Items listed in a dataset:
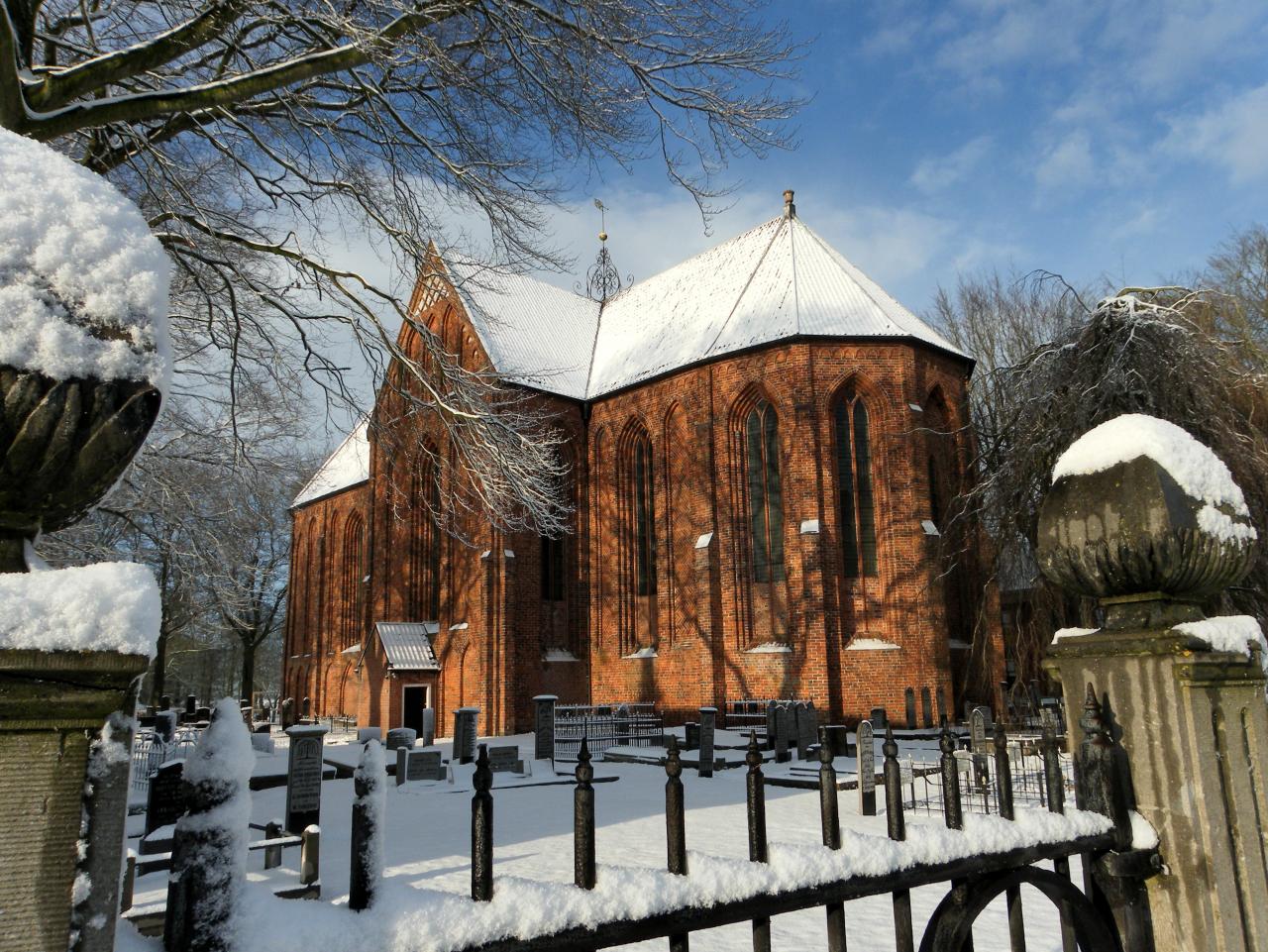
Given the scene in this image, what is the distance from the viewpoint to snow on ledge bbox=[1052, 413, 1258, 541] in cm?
301

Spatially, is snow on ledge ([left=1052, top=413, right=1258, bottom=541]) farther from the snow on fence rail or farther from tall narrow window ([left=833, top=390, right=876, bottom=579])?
tall narrow window ([left=833, top=390, right=876, bottom=579])

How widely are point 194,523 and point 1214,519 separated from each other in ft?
42.4

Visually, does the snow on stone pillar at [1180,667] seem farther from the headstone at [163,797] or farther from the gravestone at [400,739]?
the gravestone at [400,739]

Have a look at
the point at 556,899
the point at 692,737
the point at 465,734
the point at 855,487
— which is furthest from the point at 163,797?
the point at 855,487

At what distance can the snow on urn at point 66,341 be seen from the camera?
1.25m

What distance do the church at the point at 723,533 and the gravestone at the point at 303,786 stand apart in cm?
1155

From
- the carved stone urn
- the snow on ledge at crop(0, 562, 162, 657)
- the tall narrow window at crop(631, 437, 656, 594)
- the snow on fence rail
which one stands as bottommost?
the snow on fence rail

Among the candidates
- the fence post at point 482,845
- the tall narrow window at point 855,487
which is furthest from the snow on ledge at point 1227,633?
the tall narrow window at point 855,487

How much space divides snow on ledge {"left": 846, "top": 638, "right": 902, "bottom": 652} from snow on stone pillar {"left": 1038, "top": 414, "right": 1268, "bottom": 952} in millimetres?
17238

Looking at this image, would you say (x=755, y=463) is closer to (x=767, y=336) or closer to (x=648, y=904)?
(x=767, y=336)

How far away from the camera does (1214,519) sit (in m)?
2.99

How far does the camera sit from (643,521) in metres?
24.9

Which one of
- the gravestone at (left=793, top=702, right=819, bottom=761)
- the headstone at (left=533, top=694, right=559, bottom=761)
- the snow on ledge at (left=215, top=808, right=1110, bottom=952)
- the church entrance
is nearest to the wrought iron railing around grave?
the headstone at (left=533, top=694, right=559, bottom=761)

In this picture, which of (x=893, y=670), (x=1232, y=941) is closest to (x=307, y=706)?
(x=893, y=670)
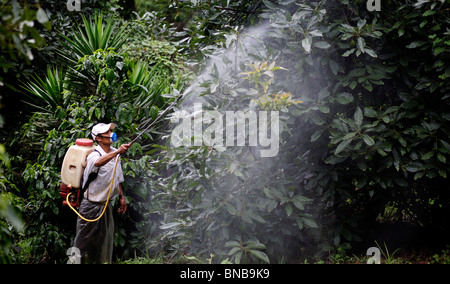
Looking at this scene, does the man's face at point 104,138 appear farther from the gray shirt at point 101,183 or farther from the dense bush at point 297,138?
the dense bush at point 297,138

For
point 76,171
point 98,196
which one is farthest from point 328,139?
point 76,171

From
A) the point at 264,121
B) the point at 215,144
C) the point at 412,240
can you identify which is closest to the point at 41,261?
the point at 215,144

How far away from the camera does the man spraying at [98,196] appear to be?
12.8 feet

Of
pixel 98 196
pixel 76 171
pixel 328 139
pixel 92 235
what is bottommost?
pixel 92 235

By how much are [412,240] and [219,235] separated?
6.72 feet

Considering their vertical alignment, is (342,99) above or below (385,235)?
above

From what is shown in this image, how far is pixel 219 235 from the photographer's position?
4094 millimetres

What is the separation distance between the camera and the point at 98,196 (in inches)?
155

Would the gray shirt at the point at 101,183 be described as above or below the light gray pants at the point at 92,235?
above

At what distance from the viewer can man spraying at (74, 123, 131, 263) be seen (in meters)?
3.89

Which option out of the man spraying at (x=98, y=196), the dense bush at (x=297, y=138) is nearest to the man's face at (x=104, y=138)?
the man spraying at (x=98, y=196)

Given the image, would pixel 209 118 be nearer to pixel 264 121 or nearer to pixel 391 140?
pixel 264 121

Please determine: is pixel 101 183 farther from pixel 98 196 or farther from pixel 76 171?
pixel 76 171

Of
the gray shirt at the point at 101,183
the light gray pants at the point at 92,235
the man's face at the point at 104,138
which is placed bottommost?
the light gray pants at the point at 92,235
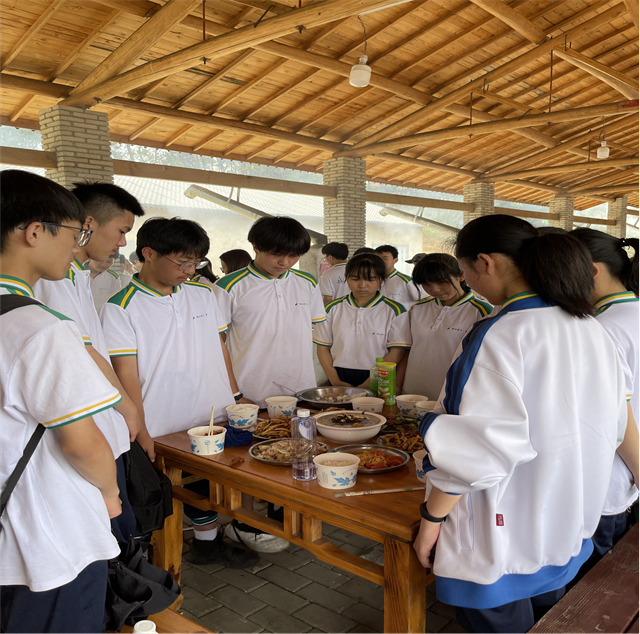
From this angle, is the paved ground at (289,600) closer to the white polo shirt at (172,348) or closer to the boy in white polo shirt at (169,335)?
the boy in white polo shirt at (169,335)

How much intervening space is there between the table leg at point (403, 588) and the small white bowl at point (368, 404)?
0.88 m

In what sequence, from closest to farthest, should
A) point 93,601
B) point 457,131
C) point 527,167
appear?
point 93,601
point 457,131
point 527,167

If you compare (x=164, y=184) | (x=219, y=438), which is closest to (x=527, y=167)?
(x=164, y=184)

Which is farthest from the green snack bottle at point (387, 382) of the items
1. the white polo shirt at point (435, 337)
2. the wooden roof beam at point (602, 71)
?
the wooden roof beam at point (602, 71)

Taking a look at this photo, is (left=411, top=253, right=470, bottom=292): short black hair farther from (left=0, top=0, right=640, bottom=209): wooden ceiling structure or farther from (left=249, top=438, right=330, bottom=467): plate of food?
(left=0, top=0, right=640, bottom=209): wooden ceiling structure

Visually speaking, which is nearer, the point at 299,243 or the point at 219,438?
the point at 219,438

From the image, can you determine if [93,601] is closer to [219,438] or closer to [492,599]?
[219,438]

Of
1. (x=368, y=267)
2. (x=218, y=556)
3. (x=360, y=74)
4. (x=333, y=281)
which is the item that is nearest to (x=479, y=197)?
(x=360, y=74)

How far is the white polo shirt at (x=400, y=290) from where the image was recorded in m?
5.28

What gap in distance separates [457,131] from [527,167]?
4.93m

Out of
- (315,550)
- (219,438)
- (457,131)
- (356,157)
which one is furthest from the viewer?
(356,157)

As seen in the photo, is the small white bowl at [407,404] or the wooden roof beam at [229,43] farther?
the wooden roof beam at [229,43]

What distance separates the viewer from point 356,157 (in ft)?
35.3

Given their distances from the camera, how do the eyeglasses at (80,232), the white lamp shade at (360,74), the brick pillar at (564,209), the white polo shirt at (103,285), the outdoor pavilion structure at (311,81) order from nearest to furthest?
the eyeglasses at (80,232)
the white polo shirt at (103,285)
the white lamp shade at (360,74)
the outdoor pavilion structure at (311,81)
the brick pillar at (564,209)
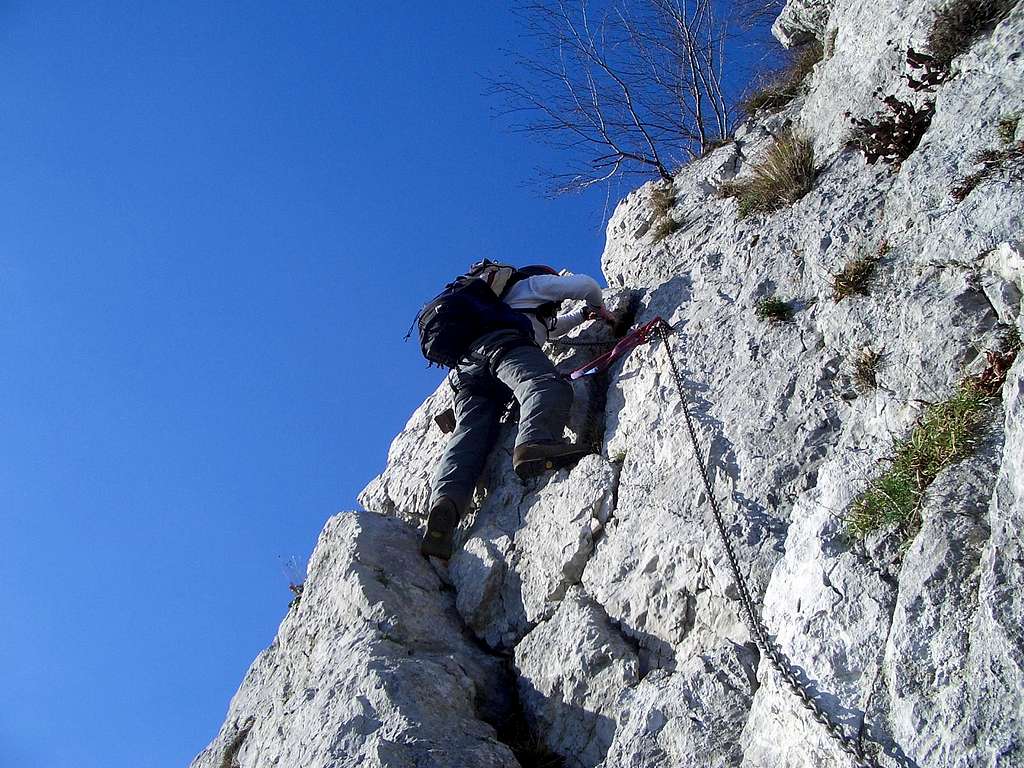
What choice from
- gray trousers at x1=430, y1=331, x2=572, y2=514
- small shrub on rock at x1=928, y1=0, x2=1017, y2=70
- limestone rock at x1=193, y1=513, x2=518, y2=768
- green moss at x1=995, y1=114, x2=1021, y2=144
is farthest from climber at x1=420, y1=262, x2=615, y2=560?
green moss at x1=995, y1=114, x2=1021, y2=144

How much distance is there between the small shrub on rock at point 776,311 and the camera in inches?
260

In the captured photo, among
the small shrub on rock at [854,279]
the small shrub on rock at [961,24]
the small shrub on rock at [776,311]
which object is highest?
the small shrub on rock at [961,24]

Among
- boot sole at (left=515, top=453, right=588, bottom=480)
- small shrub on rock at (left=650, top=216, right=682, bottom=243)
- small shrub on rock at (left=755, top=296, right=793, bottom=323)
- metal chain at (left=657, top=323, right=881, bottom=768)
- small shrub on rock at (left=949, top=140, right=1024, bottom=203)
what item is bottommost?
metal chain at (left=657, top=323, right=881, bottom=768)

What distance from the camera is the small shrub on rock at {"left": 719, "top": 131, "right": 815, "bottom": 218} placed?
7.60 m

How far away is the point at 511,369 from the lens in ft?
26.0

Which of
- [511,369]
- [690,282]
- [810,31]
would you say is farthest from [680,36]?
[511,369]

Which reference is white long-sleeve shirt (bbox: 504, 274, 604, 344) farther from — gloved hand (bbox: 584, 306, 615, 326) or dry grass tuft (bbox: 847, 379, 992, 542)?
dry grass tuft (bbox: 847, 379, 992, 542)

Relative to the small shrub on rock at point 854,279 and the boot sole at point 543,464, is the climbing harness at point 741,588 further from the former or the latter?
the small shrub on rock at point 854,279

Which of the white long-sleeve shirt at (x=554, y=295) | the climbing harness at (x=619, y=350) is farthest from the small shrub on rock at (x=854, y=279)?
the white long-sleeve shirt at (x=554, y=295)

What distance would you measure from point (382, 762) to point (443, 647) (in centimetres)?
146

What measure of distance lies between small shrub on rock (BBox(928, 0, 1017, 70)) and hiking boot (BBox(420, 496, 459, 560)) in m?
5.19

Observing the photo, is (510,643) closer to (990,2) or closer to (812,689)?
(812,689)

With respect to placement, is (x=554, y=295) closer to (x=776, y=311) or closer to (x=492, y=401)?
(x=492, y=401)

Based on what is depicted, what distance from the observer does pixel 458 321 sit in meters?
8.37
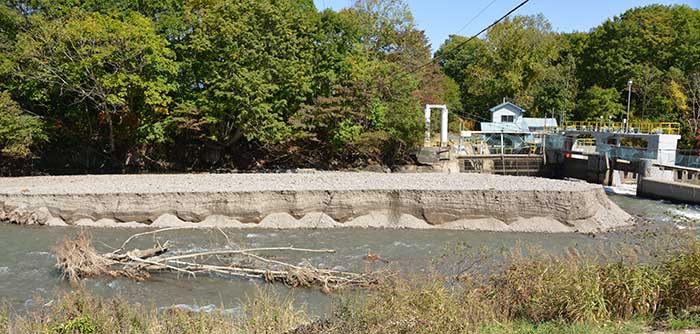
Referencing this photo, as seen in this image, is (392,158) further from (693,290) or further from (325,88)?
(693,290)

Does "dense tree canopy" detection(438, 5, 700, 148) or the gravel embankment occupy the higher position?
"dense tree canopy" detection(438, 5, 700, 148)

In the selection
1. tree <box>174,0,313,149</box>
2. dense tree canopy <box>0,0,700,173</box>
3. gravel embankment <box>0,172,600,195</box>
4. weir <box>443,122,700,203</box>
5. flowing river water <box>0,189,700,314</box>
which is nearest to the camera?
flowing river water <box>0,189,700,314</box>

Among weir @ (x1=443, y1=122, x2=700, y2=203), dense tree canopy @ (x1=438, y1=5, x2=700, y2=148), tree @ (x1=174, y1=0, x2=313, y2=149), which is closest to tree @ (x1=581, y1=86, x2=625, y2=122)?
dense tree canopy @ (x1=438, y1=5, x2=700, y2=148)

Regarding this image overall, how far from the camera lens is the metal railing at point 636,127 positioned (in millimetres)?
35537

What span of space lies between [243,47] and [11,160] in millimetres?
15337

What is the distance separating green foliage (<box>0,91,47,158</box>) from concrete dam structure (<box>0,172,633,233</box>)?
280 inches

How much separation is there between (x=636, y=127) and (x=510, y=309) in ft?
138

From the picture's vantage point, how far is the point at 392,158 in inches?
1393

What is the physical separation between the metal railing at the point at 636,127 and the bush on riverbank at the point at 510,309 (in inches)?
1100

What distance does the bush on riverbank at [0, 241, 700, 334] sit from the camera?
694 cm

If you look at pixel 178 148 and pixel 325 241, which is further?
pixel 178 148

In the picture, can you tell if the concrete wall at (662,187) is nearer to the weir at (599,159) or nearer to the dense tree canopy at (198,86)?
the weir at (599,159)

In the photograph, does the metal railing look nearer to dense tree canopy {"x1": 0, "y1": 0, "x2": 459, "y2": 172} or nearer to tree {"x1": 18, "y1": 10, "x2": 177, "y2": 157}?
dense tree canopy {"x1": 0, "y1": 0, "x2": 459, "y2": 172}

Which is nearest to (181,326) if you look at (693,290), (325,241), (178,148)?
(693,290)
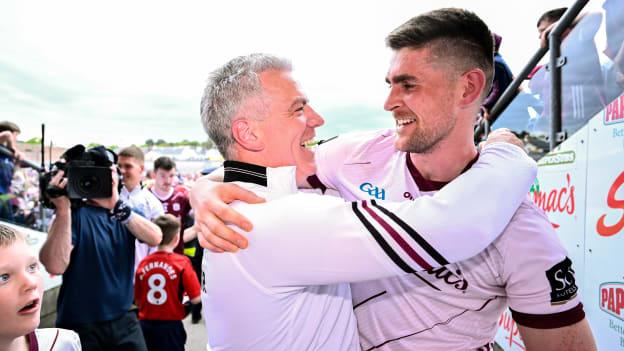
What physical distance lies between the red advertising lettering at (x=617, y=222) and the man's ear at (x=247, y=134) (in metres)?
1.75

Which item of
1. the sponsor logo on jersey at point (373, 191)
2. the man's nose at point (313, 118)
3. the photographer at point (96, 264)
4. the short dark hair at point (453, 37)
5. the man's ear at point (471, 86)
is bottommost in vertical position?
the photographer at point (96, 264)

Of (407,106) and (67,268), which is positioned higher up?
(407,106)

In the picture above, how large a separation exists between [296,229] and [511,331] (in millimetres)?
2818

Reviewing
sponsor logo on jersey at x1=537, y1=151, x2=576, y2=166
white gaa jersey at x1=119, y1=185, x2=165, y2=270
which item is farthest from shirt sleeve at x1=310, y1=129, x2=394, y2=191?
white gaa jersey at x1=119, y1=185, x2=165, y2=270

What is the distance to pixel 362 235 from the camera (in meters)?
0.99

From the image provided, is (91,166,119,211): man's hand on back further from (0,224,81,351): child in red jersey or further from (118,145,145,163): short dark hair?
(118,145,145,163): short dark hair

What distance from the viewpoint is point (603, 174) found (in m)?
2.04

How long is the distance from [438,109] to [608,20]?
1379 millimetres

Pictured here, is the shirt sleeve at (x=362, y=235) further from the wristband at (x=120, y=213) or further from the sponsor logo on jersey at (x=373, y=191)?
the wristband at (x=120, y=213)

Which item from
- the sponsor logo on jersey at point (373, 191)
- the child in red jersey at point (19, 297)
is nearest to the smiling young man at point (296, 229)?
the sponsor logo on jersey at point (373, 191)

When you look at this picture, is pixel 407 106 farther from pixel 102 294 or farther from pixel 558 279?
pixel 102 294

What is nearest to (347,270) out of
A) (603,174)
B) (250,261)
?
(250,261)

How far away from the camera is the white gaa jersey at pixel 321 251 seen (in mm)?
991

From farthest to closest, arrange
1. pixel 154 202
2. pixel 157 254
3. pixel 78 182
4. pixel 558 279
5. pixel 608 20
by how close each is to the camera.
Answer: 1. pixel 154 202
2. pixel 157 254
3. pixel 78 182
4. pixel 608 20
5. pixel 558 279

Written request:
Extract the lines verbatim, starting with the line containing "From farthest to closest, arrange" and continuing through the last line of the records.

Worked solution:
From farthest to closest, arrange
1. pixel 154 202
2. pixel 157 254
3. pixel 78 182
4. pixel 558 279
5. pixel 608 20
by how close each is to the camera.
Answer: 1. pixel 154 202
2. pixel 157 254
3. pixel 78 182
4. pixel 608 20
5. pixel 558 279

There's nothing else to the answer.